2. Agentgateway installed (OSS), which you can find here.

What Is Microsoft Foundry

Foundry is the Agentic framework within Azure. If you use AWS and have heard of Bedrock before or GCP and have heard of Vertex AI, it's all very similar. They allow you to host Models from various providers (OpenAI, Anthropic, etc.) and connect to those Models from a centralized endpoint with the same API key/token (so you don't have to worry about various keys per provider). Some of the services, like Foundry, also allow you to connect to tools and fine-tune the Models you're working with.

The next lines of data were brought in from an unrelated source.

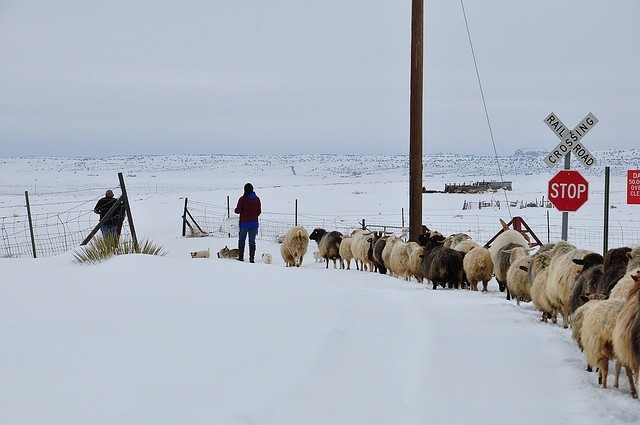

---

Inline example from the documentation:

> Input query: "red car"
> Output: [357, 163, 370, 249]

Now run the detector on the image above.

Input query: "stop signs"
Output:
[549, 169, 590, 213]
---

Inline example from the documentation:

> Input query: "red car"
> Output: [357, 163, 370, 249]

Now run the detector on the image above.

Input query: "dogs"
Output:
[189, 247, 212, 258]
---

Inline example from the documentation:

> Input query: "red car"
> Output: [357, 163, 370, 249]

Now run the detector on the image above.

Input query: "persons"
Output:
[116, 196, 125, 237]
[235, 183, 261, 263]
[94, 190, 119, 247]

The "tldr" is that it's an Agentic hosting platform to connect to various LLMs.

Azure Foundry Setup

With the knowledge around what Foundry is in place, let's dive into the setup. You'll start with setting up Foundry.

1. Within the Azure porta, search for foundry.

2. In the Foundry portal, click the blue + Create button.

3. Create the Foundry resource within your respective subscription and resource group.

4. Once Foudnry is created, you'll see a UI similar to the belo. Save the project API key. You'll need it for the next section when you create the Gateway configuration.

5. Within Foundry, search for gpt-5-mini. Realistically, you can use any Model, but the mini Models will save you some money.

6. Deploy the Model with the default settings.

With the Model deployed, you will now be able to reach it with agentgateway.

Gateway Configuration

1. Create an environment variable with the Foundry API key that you saved in the previous section in step 4.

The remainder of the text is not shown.